» TASK BRIEF
Copy out the data below with every "pepperoni slice" swapped for "salami slice" and nothing else altered. Leave out the pictures.

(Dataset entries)
□ □ □

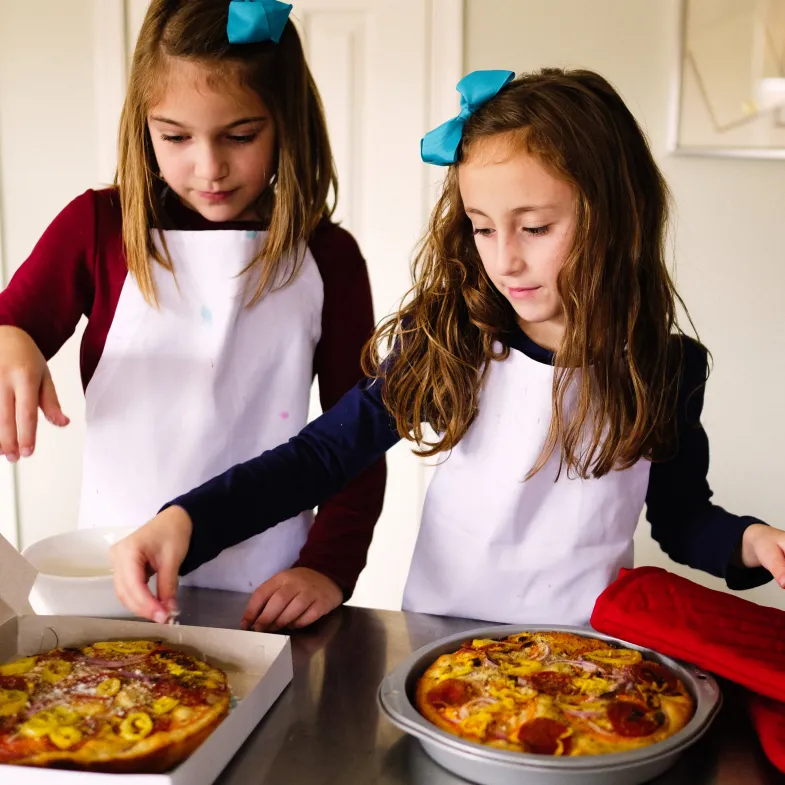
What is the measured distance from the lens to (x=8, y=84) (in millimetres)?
2779

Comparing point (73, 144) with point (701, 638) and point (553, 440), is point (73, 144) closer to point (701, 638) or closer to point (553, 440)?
point (553, 440)

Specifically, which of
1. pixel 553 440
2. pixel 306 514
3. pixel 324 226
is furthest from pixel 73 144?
pixel 553 440

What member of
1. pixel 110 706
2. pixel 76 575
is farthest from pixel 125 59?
pixel 110 706

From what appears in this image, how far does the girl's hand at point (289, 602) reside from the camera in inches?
43.8

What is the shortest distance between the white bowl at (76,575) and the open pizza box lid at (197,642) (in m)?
0.05

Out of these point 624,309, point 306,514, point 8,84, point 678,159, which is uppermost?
point 8,84

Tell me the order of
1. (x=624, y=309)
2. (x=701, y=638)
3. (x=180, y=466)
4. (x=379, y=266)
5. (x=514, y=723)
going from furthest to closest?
1. (x=379, y=266)
2. (x=180, y=466)
3. (x=624, y=309)
4. (x=701, y=638)
5. (x=514, y=723)

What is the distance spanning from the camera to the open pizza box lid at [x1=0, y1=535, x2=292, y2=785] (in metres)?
0.83

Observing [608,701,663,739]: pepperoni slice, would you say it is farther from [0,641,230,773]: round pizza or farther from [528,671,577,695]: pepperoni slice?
[0,641,230,773]: round pizza

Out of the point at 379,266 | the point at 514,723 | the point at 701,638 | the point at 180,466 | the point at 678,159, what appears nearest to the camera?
the point at 514,723

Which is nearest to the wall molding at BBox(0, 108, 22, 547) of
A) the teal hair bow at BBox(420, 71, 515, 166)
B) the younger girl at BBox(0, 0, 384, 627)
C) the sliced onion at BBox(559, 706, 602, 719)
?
the younger girl at BBox(0, 0, 384, 627)

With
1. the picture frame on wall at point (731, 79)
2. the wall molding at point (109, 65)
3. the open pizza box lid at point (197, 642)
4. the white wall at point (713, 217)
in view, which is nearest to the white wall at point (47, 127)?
the wall molding at point (109, 65)

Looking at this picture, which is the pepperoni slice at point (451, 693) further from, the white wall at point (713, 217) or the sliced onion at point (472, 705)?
the white wall at point (713, 217)

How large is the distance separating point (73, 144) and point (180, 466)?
1724 millimetres
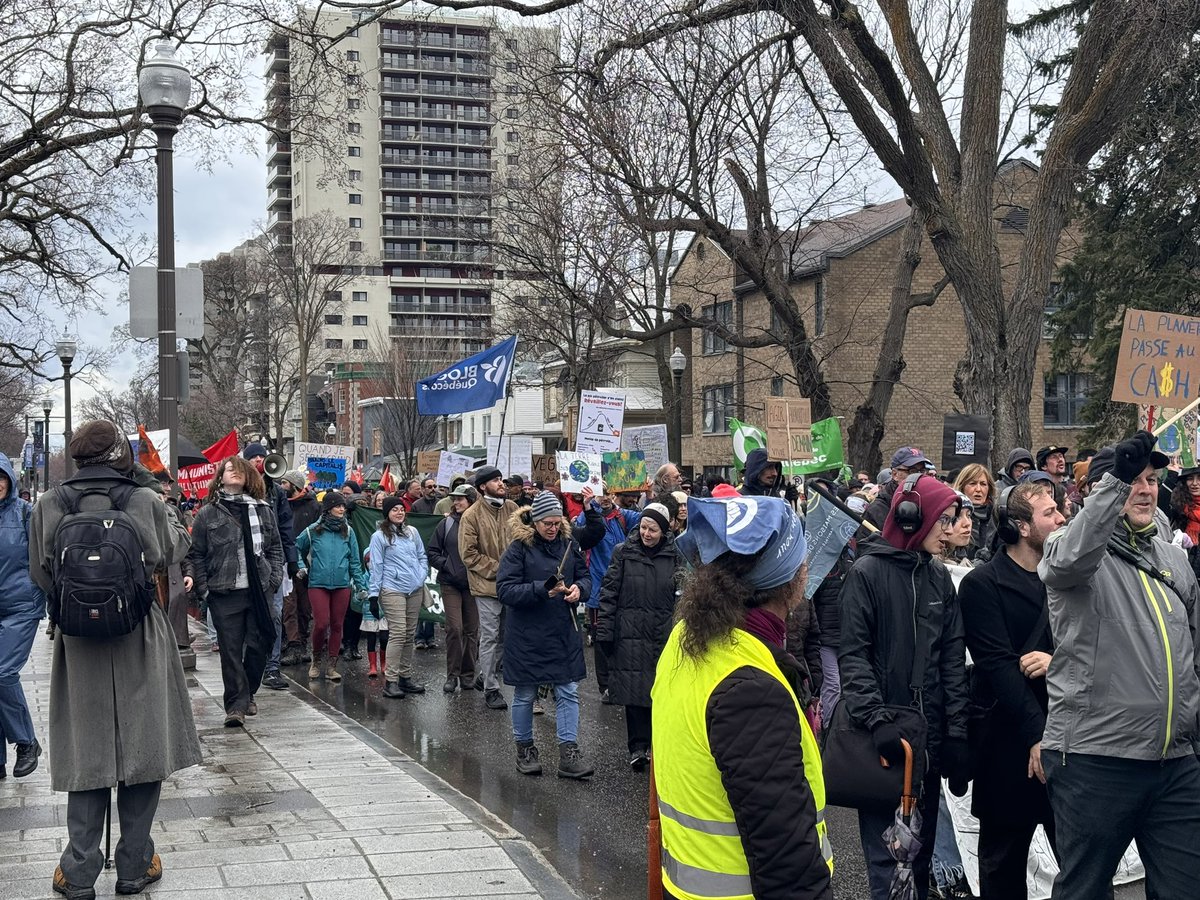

□ □ □

» TASK RESULT
What is the measured distance from the lens to (x=8, y=84) (in millimetres)?
2779

Comparing point (73, 144) with point (701, 638) and point (553, 440), is point (73, 144) closer to point (701, 638) or closer to point (553, 440)?
point (553, 440)

Specifically, which of
1. pixel 553 440
2. pixel 306 514
3. pixel 324 226
is furthest from pixel 73 144?
pixel 553 440

What member of
1. pixel 110 706
2. pixel 76 575
is farthest from pixel 125 59?
pixel 110 706

From what appears in this image, how far does the girl's hand at point (289, 602) reside from the camera in inches?
43.8

What is the shortest distance between the white bowl at (76,575) and the open pizza box lid at (197,642) (in m)?
0.05

Out of these point 624,309, point 306,514, point 8,84, point 678,159, which is uppermost?
point 8,84

Tell me the order of
1. (x=624, y=309)
2. (x=701, y=638)
3. (x=180, y=466)
4. (x=379, y=266)
5. (x=514, y=723)
going from furthest to closest?
1. (x=379, y=266)
2. (x=180, y=466)
3. (x=624, y=309)
4. (x=701, y=638)
5. (x=514, y=723)

What is the distance spanning from the camera to the open pizza box lid at [x1=0, y1=535, x2=292, y2=785] (in metres)?
0.83

Observing [608,701,663,739]: salami slice, would you say it is farther from [0,641,230,773]: round pizza or farther from [528,671,577,695]: salami slice?
[0,641,230,773]: round pizza

Out of the point at 379,266 | the point at 514,723 | the point at 701,638 | the point at 180,466 | the point at 678,159, what appears nearest to the camera?
the point at 514,723

Which is nearest to the wall molding at BBox(0, 108, 22, 547) of
A) the teal hair bow at BBox(420, 71, 515, 166)
B) the younger girl at BBox(0, 0, 384, 627)
C) the sliced onion at BBox(559, 706, 602, 719)
?
the younger girl at BBox(0, 0, 384, 627)

With
1. the picture frame on wall at point (731, 79)
2. the wall molding at point (109, 65)
3. the open pizza box lid at point (197, 642)
4. the white wall at point (713, 217)
in view, which is nearest to the white wall at point (47, 127)?
the wall molding at point (109, 65)

Looking at this picture, which is the salami slice at point (451, 693) further from, the white wall at point (713, 217) or the sliced onion at point (472, 705)?
the white wall at point (713, 217)

How large is the distance separating point (73, 144) and point (180, 466)?
1724 millimetres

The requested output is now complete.